Neden beni öldürmek istiyordu ki?
Odaya geldiğimde, düşüncelerimden sıyrılıp içeri geçtim.
Gerçektende az önce söylediği gibi yatağın üzerinde katlanmış bir kıyafet vardı.Yanına da özenle koyulmuş siyah bir çift topuklu ayakkabı.
Yatağa yaklaşıp kıyafeti incelediğimde, şeytan kılığına bürünen Uzay'a haykırarak isyan etmek istiyordum.
Bu soğukta bir elbise giymek ne demek ya?
Hem de mini.
Hem de ateş rengini andıran kırmızı bir elbise.
''Allah kahretsin!''
Bir kez daha ağlamak ve deli gibi bağırmak istiyordum ama bunu yapamazdım.Çünkü bunu yapmaya bile halim kalmamıştı.
Çaresizce elbiseyi yatağa koydum.
Zihnime merak bildirilerini gönderen içimdeki kızı fark edince,o kağıdı hatırladım.
Uzay'ın odasından bir hışımla çıktığımda kağıdı pantolonumun cebine koymuştum.
Elimi cebime sokup kağıdı çıkarttım.
Acaba ne yazıyordu kağıtta?
Aman ya..Ne yazılmış olabilir ki?

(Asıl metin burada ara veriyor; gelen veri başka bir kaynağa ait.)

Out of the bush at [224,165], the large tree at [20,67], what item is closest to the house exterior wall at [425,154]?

En fazla Uzay'ın eski sevgililerinden düşmüş bir nottur.
Sapık sonuçta.
Bir sürü kızla çıkmış tek gecelik işini halletmiş sonra da ayrılmıştır kesin.
İçimde belirip iyice büyüyen merakım,bu düşüncelerime katılarak geri adım attı.

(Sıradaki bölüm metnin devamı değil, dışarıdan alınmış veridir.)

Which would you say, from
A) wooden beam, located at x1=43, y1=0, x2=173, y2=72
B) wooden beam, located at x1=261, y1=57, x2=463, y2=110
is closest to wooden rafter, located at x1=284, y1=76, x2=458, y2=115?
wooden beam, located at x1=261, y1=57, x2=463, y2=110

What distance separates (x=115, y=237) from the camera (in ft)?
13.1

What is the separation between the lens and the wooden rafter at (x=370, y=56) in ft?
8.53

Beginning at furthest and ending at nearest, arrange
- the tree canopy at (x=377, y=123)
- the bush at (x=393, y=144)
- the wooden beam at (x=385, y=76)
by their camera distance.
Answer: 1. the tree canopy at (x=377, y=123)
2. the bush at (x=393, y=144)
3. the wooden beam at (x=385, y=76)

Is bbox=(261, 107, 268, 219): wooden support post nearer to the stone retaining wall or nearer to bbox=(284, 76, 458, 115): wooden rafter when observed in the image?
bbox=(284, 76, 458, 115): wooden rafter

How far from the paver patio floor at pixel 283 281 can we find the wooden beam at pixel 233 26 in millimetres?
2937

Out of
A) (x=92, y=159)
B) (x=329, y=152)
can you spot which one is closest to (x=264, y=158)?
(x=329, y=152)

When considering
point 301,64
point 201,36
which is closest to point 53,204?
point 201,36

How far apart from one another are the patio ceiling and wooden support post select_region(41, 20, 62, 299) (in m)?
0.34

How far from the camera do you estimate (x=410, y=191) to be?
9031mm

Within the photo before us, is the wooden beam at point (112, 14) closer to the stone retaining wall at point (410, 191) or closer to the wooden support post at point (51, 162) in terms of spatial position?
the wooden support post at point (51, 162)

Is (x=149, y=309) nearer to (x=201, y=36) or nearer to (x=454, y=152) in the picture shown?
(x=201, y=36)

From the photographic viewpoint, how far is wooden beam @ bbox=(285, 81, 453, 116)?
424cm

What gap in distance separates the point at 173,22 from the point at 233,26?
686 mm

Gardiroba doğru yönelip içerisindeki küçük cekmeceyi açtım ve içine -belki sonra okurum diye- kağıdı sıkıştırdım.
Çekmeceyide kapatmadan içinden yeni bir ihtiyaç malzemesi alarak yatağın üstünde duran kıyafete tip tip baktım.
Bir kez daha iç geçirip hayatıma,babama,annemin ninnilerine,kendime ve Azrail'ime küfür ettim.

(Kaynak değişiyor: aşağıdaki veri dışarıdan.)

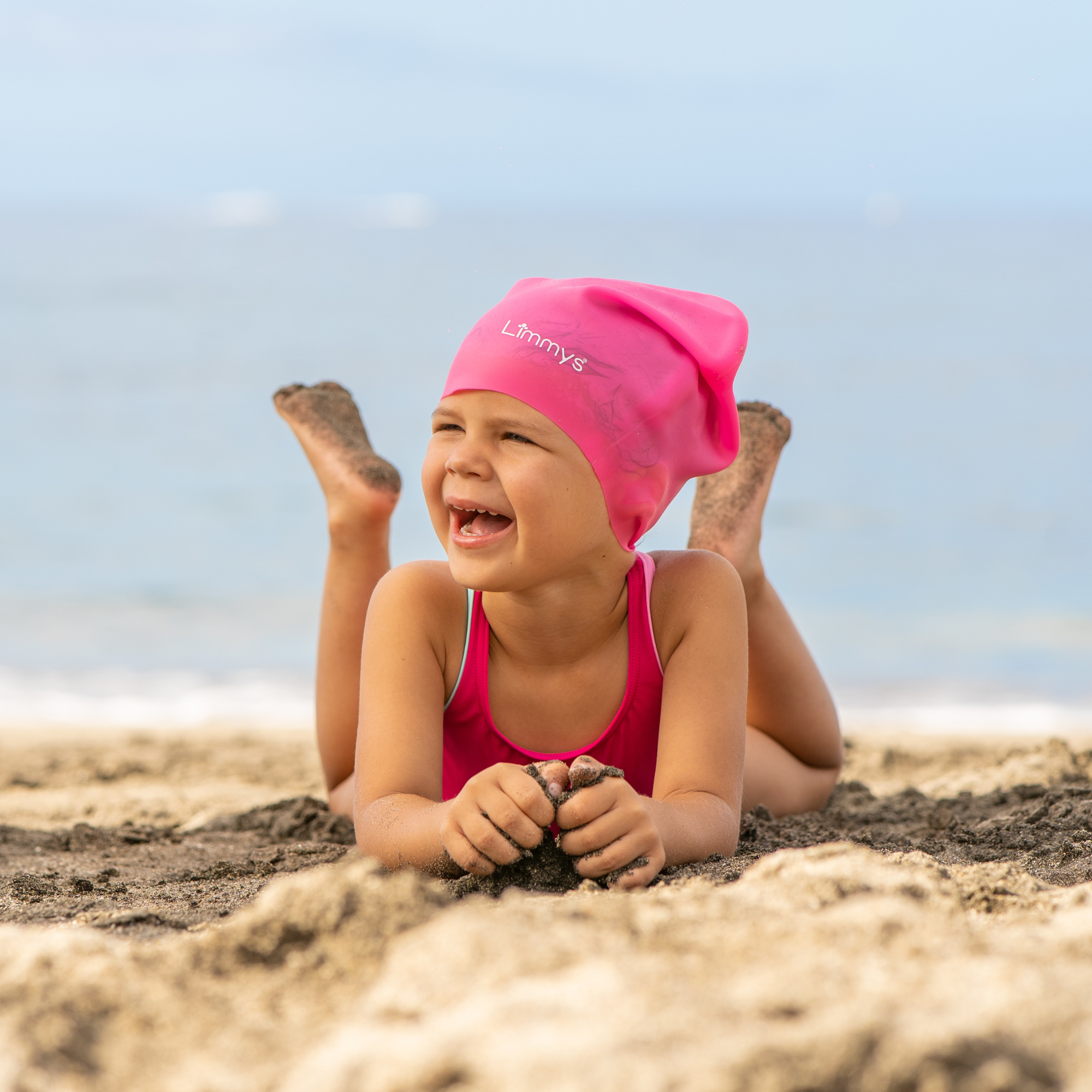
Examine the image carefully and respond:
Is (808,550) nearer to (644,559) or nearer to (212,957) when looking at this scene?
(644,559)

Yatağa doğru gittim ve üstümü değiştirdim. Ellerim ve ayağım hâlâ kan lekeleriyle bir cinayet tablosu çiziyorlardı.
Ağrısı geçen ayağımın üstüne basa basa lavabonun yolunu tuttum.
Ellerimi,yüzümü ve ayaklarımı yıkayıp aynaya bile bakmadan hızla odaya geçtim. Daha fazla oyalanıp Uzay'ın sinirlenip bana çatmasını istemiyordum.
Odaya geldiğim gibi bana çok tuhaf gelen topuklu ayakkabıları giydim.
"Ee,ben şimdi bunların üstünde nasıl yürüyeceğim?"
Kendi kendime söylenip durdum öylece odanın ortasında.
Ben bunların üstünde bir adım bile atamazdım ki."Sen hâlâ hazır değil misin? "
Kapının arkasından gelen sesin Uzay'a ait olduğunu kavradığımda kendimi korumak amaçlı hemen atağa geçtim.
"Bu topuklu ayakkabılarla yeni arkadaş olduk. Biraz sohbet ediyorduk ta!" diye bağırdım duyması için.
Kapıyı aralayarak kafasını içeriye soktu.
"Tüh,geç gelmişim. Sen giyinmişsin. Oysa ben yardıma gelecektim daha." diye cevap verdi alay ederek.
"Pislik sapık. "
"İltifat etmeyi keste in aşağıya."
"İnebilsem inerdim dimi?"
Kapıyı tamamen açıp şaşırdığını belli ederek içeriye girdi. Takım elbise giymişti.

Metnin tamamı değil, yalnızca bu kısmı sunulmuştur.